• TASK REQUIREMENTS
Go through the entries below and tally the lines containing the string "granularity"; report only the tally.

• RECORDS FOR PROCESSING

.....

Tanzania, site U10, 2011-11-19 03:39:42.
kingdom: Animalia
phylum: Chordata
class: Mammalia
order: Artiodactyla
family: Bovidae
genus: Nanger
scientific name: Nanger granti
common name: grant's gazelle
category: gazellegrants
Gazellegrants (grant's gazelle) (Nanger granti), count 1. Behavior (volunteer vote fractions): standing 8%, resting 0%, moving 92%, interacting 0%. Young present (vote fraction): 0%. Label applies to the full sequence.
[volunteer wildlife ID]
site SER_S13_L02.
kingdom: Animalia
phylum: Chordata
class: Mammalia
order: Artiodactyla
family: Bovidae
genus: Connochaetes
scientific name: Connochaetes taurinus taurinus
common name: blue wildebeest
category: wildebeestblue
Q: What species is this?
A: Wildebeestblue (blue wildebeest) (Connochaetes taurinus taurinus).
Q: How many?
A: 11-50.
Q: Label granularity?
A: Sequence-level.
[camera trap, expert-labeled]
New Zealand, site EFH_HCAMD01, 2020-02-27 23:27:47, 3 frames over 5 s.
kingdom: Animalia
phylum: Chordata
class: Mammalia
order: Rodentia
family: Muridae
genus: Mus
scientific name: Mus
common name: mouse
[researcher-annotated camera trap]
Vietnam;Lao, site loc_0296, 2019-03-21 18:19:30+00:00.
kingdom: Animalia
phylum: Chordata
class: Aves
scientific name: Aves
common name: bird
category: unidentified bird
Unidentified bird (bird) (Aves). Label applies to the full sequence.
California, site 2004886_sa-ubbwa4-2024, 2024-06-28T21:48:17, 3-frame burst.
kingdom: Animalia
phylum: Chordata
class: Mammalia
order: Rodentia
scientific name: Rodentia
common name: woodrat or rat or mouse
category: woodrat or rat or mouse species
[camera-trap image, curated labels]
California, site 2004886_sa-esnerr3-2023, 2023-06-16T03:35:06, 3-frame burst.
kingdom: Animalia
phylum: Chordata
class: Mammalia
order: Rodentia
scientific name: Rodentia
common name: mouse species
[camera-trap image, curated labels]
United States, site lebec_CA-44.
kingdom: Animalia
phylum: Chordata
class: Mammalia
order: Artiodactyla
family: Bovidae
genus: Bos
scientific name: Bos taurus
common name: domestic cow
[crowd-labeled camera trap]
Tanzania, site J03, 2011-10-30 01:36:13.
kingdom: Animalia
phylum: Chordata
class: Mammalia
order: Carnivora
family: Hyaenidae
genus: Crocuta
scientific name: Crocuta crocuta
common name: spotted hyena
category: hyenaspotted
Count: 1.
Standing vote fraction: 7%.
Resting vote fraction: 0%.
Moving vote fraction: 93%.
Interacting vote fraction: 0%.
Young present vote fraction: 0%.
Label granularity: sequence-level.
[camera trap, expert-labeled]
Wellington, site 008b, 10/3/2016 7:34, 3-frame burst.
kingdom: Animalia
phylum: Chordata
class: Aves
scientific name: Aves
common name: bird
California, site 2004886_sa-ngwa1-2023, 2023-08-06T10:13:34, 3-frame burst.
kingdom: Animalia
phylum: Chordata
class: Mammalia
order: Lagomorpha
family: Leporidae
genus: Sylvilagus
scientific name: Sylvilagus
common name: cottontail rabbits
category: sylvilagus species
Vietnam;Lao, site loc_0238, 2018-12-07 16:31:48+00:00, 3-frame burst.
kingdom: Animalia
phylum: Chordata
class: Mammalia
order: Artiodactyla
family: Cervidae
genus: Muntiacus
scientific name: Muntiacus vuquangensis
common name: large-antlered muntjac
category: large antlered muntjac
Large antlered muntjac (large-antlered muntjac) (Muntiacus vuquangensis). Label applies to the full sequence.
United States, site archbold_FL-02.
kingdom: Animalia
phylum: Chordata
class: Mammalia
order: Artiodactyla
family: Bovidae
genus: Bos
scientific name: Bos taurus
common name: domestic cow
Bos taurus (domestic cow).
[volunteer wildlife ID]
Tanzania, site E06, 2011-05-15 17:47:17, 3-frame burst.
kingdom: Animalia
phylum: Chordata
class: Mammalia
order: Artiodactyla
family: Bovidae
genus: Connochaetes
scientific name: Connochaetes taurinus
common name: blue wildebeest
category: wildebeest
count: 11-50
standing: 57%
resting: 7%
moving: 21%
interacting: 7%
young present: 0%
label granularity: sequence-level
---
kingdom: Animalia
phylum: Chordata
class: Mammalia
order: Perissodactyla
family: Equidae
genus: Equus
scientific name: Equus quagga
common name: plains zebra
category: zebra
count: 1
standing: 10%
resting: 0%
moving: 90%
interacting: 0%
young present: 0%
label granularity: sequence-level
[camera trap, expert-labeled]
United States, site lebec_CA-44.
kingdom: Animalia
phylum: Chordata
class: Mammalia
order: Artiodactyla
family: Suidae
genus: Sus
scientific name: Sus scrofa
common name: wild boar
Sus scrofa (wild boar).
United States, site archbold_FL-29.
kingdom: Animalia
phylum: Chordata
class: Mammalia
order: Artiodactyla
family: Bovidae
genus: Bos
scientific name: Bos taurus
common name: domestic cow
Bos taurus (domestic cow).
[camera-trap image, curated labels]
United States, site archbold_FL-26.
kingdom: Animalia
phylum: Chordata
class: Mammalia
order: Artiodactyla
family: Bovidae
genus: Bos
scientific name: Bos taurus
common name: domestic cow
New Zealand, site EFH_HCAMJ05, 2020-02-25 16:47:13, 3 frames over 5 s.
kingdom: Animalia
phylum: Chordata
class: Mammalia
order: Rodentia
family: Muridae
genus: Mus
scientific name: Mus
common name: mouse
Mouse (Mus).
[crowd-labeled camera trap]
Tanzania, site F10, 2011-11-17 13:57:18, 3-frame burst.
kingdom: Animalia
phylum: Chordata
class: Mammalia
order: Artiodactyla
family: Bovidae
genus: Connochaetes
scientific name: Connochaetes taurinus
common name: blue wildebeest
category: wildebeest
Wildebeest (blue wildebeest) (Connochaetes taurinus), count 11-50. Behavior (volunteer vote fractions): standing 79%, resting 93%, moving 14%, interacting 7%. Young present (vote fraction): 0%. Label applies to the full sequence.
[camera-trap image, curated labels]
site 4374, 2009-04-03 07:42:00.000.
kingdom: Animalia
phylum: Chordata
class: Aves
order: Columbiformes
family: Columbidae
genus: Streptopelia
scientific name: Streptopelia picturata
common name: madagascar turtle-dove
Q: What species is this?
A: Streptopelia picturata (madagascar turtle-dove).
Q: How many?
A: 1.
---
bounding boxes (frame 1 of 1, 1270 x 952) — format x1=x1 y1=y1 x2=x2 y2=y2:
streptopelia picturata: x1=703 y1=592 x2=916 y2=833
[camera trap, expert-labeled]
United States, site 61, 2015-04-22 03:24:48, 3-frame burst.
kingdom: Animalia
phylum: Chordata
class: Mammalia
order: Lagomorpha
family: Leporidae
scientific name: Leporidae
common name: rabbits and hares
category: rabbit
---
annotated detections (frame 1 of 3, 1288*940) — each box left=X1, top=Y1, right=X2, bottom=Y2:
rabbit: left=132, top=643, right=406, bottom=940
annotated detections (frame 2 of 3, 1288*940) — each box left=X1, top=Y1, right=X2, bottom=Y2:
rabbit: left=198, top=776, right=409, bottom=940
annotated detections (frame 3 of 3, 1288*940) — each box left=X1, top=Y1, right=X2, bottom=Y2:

.....

• RESULT
4